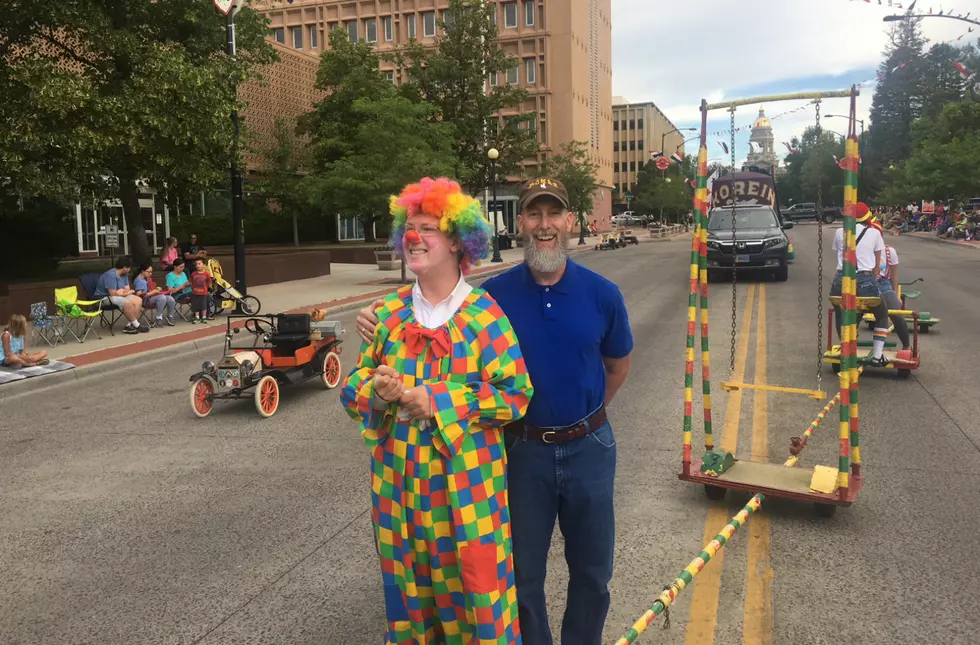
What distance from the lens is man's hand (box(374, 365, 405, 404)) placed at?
2.45 metres

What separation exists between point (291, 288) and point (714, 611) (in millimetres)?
21064

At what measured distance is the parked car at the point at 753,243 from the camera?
20203 millimetres

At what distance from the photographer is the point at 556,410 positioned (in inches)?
112

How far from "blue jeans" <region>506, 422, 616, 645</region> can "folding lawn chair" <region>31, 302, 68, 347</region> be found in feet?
42.3

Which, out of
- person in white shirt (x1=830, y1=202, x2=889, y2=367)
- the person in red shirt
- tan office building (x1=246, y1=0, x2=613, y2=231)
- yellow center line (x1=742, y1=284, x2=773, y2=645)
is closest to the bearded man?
yellow center line (x1=742, y1=284, x2=773, y2=645)

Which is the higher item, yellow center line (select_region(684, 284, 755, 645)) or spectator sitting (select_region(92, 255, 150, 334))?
spectator sitting (select_region(92, 255, 150, 334))

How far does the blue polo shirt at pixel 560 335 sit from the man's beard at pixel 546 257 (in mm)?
70

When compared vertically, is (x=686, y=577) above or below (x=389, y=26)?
Answer: below

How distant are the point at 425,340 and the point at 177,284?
51.3 ft

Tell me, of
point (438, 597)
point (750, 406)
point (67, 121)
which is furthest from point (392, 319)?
point (67, 121)

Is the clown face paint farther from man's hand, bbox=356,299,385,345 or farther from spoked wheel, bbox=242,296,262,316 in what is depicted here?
spoked wheel, bbox=242,296,262,316

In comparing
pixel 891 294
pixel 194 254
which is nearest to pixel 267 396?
pixel 891 294

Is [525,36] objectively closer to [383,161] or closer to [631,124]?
[383,161]

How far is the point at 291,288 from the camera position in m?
23.6
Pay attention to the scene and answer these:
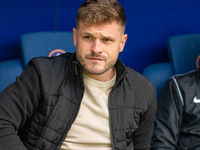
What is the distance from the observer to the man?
41.8 inches

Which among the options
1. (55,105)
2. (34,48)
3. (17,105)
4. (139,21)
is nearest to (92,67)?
(55,105)

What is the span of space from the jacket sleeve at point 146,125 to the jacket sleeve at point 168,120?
0.50 feet

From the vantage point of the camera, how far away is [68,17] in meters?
1.85

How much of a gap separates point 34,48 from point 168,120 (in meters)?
0.86

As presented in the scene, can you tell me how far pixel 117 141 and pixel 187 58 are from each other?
0.95 m

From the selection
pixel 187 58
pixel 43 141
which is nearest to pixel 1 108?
pixel 43 141

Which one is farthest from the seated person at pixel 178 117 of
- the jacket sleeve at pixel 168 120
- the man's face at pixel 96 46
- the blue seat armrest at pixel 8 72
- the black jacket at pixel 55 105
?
the blue seat armrest at pixel 8 72

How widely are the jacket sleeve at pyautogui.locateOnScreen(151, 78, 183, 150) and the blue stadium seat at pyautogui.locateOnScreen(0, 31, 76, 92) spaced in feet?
2.11

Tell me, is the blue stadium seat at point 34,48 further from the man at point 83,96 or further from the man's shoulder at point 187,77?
the man's shoulder at point 187,77

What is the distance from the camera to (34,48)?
1531mm

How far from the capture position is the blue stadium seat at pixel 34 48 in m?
1.44

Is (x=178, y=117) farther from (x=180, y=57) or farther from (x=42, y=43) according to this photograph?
(x=42, y=43)

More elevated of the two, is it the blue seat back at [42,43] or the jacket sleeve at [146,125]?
the blue seat back at [42,43]

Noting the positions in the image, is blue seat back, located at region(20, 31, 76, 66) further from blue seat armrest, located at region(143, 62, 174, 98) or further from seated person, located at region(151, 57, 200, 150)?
seated person, located at region(151, 57, 200, 150)
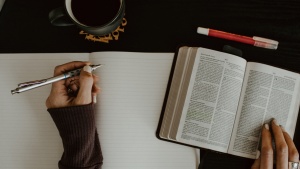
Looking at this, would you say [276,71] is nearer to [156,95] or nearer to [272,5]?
[272,5]

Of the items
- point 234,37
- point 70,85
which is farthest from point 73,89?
point 234,37

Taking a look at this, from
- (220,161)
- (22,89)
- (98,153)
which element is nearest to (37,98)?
(22,89)

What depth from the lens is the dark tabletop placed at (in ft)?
2.54

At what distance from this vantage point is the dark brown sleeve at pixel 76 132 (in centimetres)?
71

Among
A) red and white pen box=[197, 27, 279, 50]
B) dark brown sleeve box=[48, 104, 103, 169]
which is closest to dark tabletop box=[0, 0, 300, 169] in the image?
red and white pen box=[197, 27, 279, 50]

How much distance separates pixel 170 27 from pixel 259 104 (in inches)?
11.2

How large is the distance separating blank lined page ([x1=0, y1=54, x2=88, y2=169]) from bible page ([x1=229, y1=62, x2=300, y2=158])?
40 cm

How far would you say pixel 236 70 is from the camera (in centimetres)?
74

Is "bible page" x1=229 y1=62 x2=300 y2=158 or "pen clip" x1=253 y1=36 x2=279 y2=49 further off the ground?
"pen clip" x1=253 y1=36 x2=279 y2=49

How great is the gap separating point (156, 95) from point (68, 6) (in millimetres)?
284

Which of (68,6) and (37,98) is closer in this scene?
(68,6)

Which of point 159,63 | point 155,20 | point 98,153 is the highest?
point 155,20

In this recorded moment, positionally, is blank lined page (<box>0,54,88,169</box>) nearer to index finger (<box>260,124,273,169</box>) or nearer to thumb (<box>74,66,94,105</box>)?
thumb (<box>74,66,94,105</box>)

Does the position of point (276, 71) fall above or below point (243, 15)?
below
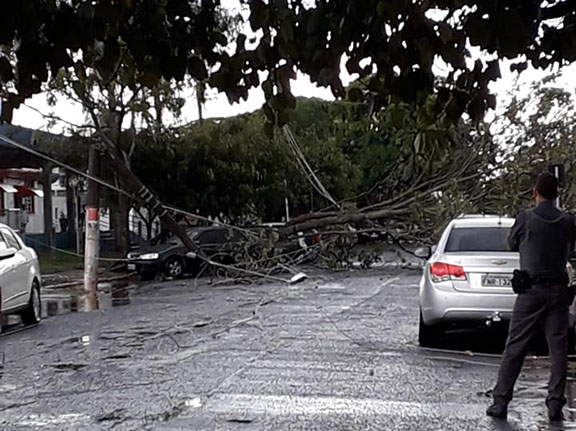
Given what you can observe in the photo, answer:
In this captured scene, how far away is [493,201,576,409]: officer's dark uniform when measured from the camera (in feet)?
27.2

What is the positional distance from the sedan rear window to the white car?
688cm

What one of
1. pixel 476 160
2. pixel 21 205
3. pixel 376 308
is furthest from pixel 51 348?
pixel 21 205

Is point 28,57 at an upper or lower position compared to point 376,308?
upper

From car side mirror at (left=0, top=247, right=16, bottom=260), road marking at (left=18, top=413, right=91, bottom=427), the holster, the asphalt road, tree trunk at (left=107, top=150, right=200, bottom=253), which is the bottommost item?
the asphalt road

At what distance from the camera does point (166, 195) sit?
36188 mm

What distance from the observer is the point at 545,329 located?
27.4 feet

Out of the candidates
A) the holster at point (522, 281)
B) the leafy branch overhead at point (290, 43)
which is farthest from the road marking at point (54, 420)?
the leafy branch overhead at point (290, 43)

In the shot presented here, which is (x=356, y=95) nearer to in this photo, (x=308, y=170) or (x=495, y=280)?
(x=495, y=280)

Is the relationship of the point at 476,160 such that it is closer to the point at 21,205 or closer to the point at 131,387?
the point at 131,387

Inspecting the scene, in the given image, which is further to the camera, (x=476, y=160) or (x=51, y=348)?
(x=476, y=160)

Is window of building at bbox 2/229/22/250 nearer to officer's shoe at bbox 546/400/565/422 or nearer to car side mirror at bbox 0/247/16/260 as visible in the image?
car side mirror at bbox 0/247/16/260

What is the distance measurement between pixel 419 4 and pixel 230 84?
1.00 m

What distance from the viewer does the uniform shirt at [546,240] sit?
8.30m

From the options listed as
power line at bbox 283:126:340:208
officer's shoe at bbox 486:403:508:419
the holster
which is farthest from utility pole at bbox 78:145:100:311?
the holster
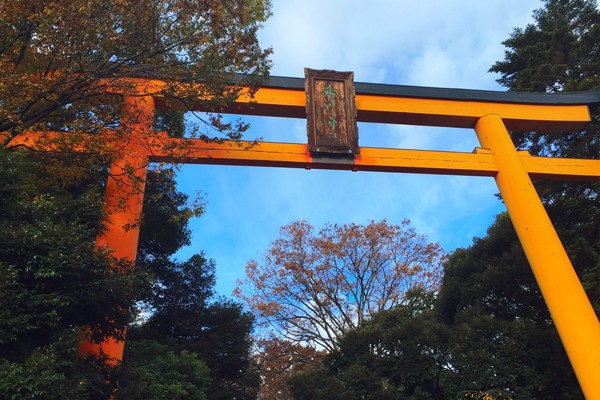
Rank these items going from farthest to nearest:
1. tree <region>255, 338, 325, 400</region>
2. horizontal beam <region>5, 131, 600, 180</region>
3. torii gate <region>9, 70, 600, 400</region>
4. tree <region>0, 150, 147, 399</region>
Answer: tree <region>255, 338, 325, 400</region>
horizontal beam <region>5, 131, 600, 180</region>
torii gate <region>9, 70, 600, 400</region>
tree <region>0, 150, 147, 399</region>

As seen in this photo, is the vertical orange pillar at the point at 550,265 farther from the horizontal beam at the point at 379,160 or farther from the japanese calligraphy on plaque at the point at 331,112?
the japanese calligraphy on plaque at the point at 331,112

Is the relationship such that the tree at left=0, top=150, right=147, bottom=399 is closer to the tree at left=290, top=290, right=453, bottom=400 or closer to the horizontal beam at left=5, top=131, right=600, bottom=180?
the horizontal beam at left=5, top=131, right=600, bottom=180

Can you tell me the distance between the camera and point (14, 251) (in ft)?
13.4

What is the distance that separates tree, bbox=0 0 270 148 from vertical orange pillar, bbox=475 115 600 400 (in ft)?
14.0

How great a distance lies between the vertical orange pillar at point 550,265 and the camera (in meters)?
5.64

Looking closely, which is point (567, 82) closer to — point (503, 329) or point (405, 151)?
point (405, 151)

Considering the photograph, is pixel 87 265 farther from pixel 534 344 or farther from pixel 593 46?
pixel 593 46

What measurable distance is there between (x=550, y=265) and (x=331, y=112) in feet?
13.0

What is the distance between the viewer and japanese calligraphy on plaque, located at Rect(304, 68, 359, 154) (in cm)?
699

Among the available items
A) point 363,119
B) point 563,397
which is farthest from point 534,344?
point 363,119

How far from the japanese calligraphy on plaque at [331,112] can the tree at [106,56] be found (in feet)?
4.37

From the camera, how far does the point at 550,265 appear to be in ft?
20.6

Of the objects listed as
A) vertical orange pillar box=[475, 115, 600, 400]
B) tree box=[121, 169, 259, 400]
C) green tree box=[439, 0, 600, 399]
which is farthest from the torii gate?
tree box=[121, 169, 259, 400]

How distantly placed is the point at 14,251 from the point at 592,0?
13.3 meters
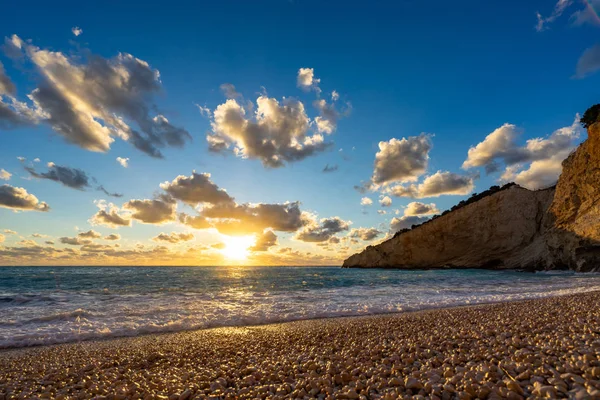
####
● WRITTEN EXERCISE
Update the items from the line with "At what measured" up to and including the line with "41.8 inches", replacing "camera" with "lens" and leaving everything else unchanged. Leave the pictures out of the answer.

● RESPONSE TO THE TASK
At what measured distance is the parked car at the point at 753,243 from the lens?
20203 millimetres

At what distance from the photographer is the point at 556,410 positioned (in inches)?
112

How far from "blue jeans" <region>506, 422, 616, 645</region> can "folding lawn chair" <region>31, 302, 68, 347</region> be found in feet?
42.3

Which, out of
- person in white shirt (x1=830, y1=202, x2=889, y2=367)
- the person in red shirt
- tan office building (x1=246, y1=0, x2=613, y2=231)
- yellow center line (x1=742, y1=284, x2=773, y2=645)
is closest to the bearded man?
yellow center line (x1=742, y1=284, x2=773, y2=645)

Which is the higher item, yellow center line (select_region(684, 284, 755, 645)) or spectator sitting (select_region(92, 255, 150, 334))?
spectator sitting (select_region(92, 255, 150, 334))

How far does the blue polo shirt at pixel 560 335 sit from the man's beard at pixel 546 257 (in mm)?
70

When compared vertically, is (x=686, y=577) above or below (x=389, y=26)?
Answer: below

How distant are the point at 425,340 and the point at 177,284?
51.3 ft

Tell me, of
point (438, 597)
point (750, 406)
point (67, 121)
which is furthest from point (392, 319)?
point (67, 121)

Is the clown face paint farther from man's hand, bbox=356,299,385,345 or farther from spoked wheel, bbox=242,296,262,316 in what is depicted here?
spoked wheel, bbox=242,296,262,316

In comparing
pixel 891 294
pixel 194 254
which is nearest to pixel 267 396?
pixel 891 294

Is [525,36] objectively closer to [383,161] or closer to [631,124]?
[383,161]

How far is the point at 291,288 from the lens position in m?
23.6
Pay attention to the scene and answer these:
What is the distance from the observer to the man?
41.8 inches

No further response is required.